━━ Data to process ━━

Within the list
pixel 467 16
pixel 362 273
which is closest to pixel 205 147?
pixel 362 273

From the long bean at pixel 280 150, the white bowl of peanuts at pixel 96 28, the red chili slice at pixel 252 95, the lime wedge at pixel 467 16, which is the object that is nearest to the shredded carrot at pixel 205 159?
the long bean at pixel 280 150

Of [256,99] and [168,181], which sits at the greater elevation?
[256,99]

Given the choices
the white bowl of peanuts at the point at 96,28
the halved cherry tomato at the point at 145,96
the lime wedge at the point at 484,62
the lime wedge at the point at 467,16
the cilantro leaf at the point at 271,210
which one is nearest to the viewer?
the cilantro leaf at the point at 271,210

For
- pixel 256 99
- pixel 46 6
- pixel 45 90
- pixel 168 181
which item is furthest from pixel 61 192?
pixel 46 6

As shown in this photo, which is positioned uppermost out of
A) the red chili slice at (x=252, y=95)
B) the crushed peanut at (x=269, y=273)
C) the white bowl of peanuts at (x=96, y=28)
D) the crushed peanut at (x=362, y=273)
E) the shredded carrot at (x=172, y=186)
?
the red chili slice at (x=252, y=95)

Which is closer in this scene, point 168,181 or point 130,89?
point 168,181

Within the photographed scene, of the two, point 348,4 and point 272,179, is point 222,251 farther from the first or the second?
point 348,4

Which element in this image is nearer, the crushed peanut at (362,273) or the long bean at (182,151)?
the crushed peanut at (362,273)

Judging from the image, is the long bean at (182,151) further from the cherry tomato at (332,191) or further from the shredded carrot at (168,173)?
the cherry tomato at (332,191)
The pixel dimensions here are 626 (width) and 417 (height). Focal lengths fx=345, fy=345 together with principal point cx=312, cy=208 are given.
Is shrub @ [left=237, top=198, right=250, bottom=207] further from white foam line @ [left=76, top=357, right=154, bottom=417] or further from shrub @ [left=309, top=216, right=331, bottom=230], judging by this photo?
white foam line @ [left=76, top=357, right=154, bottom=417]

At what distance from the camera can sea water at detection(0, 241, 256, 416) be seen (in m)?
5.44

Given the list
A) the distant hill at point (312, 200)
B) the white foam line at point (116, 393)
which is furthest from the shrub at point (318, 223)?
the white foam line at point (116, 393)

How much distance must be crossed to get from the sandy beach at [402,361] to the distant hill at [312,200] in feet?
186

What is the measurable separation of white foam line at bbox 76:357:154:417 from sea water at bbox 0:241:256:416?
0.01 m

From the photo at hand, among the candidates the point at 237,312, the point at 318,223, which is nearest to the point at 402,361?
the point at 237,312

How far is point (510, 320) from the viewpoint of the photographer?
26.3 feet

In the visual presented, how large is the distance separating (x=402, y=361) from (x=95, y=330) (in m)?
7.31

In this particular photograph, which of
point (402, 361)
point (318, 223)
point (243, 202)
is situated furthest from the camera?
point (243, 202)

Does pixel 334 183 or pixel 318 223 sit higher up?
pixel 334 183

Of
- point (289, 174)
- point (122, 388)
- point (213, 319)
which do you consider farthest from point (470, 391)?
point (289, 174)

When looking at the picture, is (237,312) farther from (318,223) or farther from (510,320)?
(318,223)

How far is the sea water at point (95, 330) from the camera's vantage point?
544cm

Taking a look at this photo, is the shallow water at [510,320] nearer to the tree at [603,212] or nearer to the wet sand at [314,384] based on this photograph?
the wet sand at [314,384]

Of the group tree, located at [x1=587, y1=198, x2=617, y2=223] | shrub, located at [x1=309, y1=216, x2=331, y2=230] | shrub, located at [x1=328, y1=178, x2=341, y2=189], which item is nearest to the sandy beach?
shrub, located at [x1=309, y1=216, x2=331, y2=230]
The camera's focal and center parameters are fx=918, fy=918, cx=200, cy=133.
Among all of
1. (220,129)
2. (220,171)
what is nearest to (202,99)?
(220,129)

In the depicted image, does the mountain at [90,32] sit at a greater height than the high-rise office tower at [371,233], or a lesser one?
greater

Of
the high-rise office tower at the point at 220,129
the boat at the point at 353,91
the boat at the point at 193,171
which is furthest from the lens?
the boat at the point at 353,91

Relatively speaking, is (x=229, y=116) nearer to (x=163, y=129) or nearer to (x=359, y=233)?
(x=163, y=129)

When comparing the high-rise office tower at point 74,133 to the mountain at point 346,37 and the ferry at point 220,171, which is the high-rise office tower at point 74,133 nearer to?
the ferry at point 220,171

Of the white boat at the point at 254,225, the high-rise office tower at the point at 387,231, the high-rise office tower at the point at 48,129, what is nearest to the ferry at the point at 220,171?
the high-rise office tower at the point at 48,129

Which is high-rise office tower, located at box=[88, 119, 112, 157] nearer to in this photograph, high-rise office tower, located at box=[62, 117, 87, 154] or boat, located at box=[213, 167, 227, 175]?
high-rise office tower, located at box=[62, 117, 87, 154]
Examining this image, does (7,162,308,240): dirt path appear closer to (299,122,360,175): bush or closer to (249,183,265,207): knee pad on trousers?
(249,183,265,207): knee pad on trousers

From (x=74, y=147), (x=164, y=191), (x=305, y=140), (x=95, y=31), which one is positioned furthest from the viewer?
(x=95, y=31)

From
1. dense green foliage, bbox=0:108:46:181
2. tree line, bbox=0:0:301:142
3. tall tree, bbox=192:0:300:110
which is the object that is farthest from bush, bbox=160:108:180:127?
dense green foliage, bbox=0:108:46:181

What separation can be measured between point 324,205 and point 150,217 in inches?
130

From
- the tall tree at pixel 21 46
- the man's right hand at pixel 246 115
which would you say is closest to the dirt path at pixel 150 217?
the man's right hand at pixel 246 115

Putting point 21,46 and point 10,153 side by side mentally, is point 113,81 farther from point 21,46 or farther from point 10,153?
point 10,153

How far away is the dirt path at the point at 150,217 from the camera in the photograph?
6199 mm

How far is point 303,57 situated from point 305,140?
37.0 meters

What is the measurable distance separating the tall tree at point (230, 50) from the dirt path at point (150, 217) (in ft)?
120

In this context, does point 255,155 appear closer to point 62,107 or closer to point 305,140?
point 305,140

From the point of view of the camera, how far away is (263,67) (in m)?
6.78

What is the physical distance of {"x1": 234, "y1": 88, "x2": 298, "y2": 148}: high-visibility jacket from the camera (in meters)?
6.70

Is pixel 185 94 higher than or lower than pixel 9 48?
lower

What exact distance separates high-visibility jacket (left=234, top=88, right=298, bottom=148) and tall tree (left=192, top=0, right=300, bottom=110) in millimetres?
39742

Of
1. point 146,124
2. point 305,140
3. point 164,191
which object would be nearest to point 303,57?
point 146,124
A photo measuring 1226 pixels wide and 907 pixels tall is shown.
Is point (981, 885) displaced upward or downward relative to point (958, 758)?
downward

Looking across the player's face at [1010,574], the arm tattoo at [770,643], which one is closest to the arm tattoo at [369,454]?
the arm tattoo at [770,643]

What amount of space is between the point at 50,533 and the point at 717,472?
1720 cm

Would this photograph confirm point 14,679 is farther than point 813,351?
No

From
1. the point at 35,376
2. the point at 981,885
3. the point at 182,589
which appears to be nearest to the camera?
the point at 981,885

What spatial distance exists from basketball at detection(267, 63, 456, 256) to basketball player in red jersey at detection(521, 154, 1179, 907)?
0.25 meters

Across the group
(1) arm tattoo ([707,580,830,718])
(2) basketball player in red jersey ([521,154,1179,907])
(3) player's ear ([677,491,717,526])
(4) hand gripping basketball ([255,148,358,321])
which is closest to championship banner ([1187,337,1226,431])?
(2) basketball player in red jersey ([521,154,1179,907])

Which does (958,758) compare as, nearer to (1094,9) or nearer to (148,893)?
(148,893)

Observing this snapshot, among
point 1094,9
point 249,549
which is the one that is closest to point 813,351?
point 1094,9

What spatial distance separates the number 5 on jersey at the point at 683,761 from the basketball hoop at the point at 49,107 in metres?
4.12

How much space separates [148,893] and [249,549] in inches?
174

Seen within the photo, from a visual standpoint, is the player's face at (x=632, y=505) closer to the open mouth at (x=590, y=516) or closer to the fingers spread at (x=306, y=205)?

━━━

#### What the task asks:
Copy out the lines again word for word, starting at the line that contains "Observing this snapshot, among" and ending with the last line, both included.

#### Answer to the task:
Observing this snapshot, among
point 1094,9
point 249,549
which is the one that is closest to point 813,351?
point 1094,9

What spatial distance separates the number 5 on jersey at the point at 683,761 from the basketball hoop at the point at 49,107 in metres?
4.12

How much space separates [148,893] and [249,549] in inches?
174

Seen within the photo, from a visual standpoint, is the player's face at (x=632, y=505) closer to the open mouth at (x=590, y=516) or closer to the fingers spread at (x=306, y=205)?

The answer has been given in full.